Patchworkgruppe „Stich für Stich“ stellt aus
Gegenwart und Vergangenheit in Stoff kunstvoll verarbeitet

Münster-aLBACHTEN -

„Ein Fenster in die Vergangenheit“ öffnete die Patchworkgruppe „Stich für Stich“ mit ihrer Ausstellung im Pfarrheim St. Ludgerus.
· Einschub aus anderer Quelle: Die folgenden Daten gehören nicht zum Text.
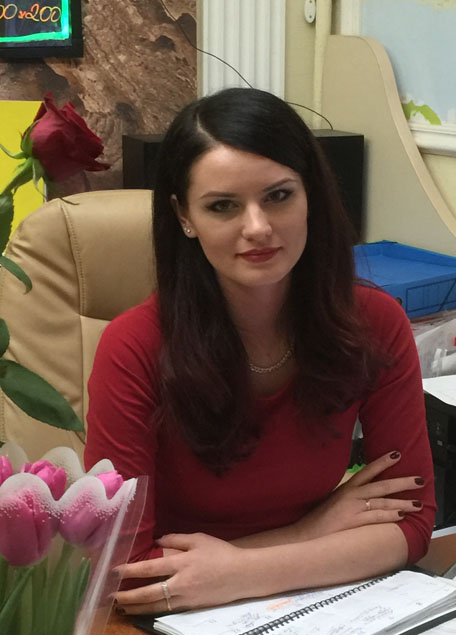 Менеджер компании Юлия Максимова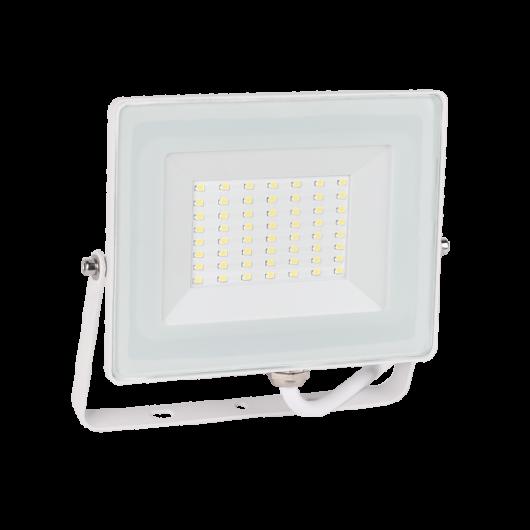 STELLAR HELIOS100 LED reflektor 100W 4000K fehér
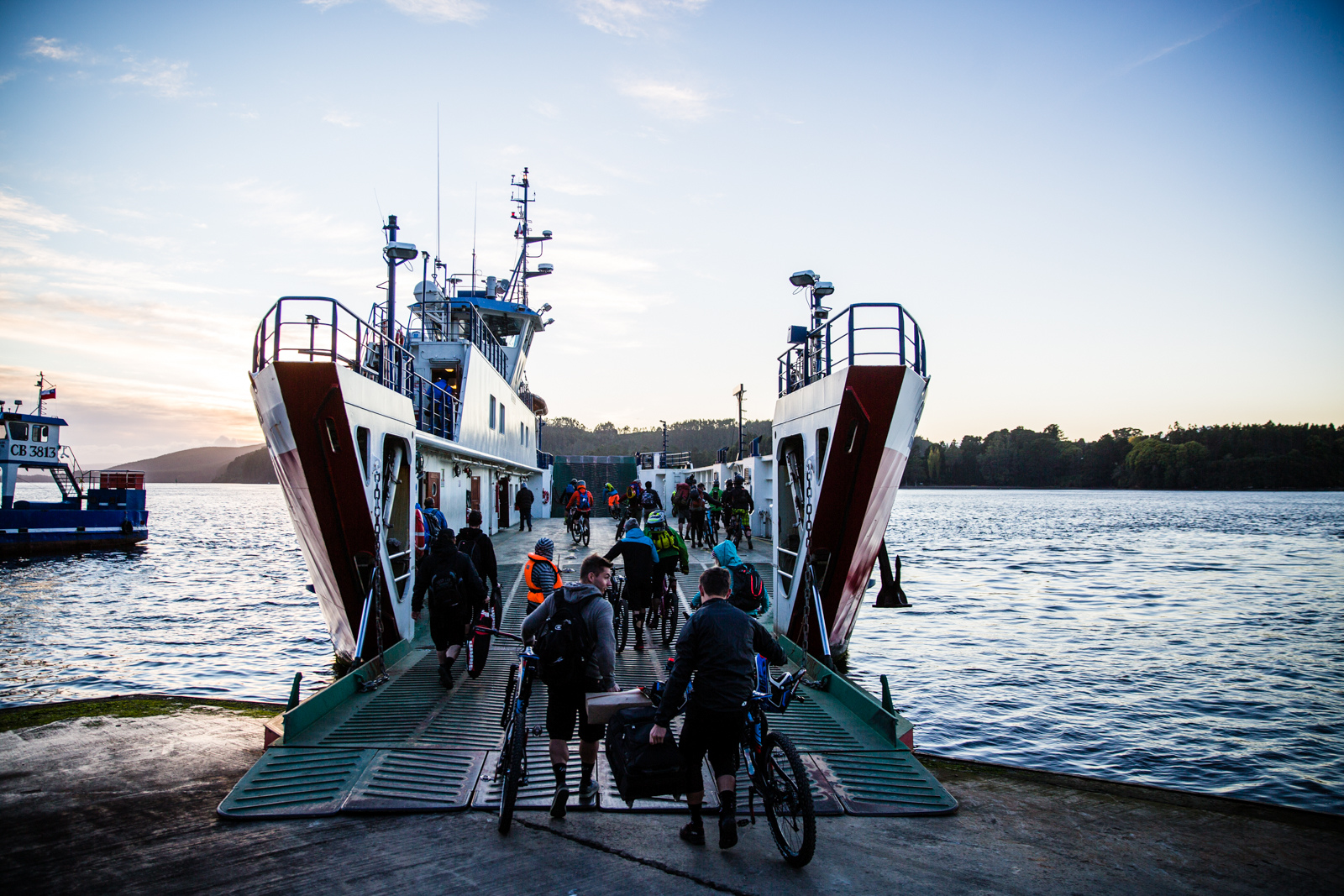 Loading in the ferry between Niebla and Corral. Valdivia. Chile. Photo by Matt Wragg.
Anneliese Hebecker-Ahlke, Gisela Holstiege, Margret Hovestadt, Gudrun Lellé, Maria Neumann, Gabriele Sürig und Birgit Winkelsett aus Albachten, Roxel und Hiltrup zeigten wahre Prachtstücke.

Sonntag, 03.09.2017, 17:09 Uhr

Die Patchworkgruppe „Stich für Stich“ mit (v.l.) Margret Hovestadt,Anneliese Hebecker-Ahlke, Gisela Holstiege, Gudrun Lellé, Maria Neumann (vorn), Gabriele Sürig und Birgit Winkelsett stellte im Pfarrheim aus.
Die Patchworkgruppe „Stich für Stich“ mit (v.l.) Margret Hovestadt,Anneliese Hebecker-Ahlke, Gisela Holstiege, Gudrun Lellé, Maria Neumann (vorn), Gabriele Sürig und Birgit Winkelsett stellte im Pfarrheim aus. Foto: Annegret Lingemann

Altes und neues Material kombinierten sie und verknüpften so die Vergangenheit mit der Gegenwart. Gabriele Sürig verriet, dass es Ausgangsidee der Gruppe war, zum Albachten-Jubiläum einen „Frauen-Beitrag“ zu leisten. Da es zu allen Zeiten und in nahezu allen Kulturen Aufgabe der Frauen war, im textilen Bereich Neues herzustellen und Gebrauchtes durch Stopfen, Flicken und Anstückeln möglichst lange zu erhalten, sei die Geschichte der Frauen zum großen Teil auch Textilgeschichte.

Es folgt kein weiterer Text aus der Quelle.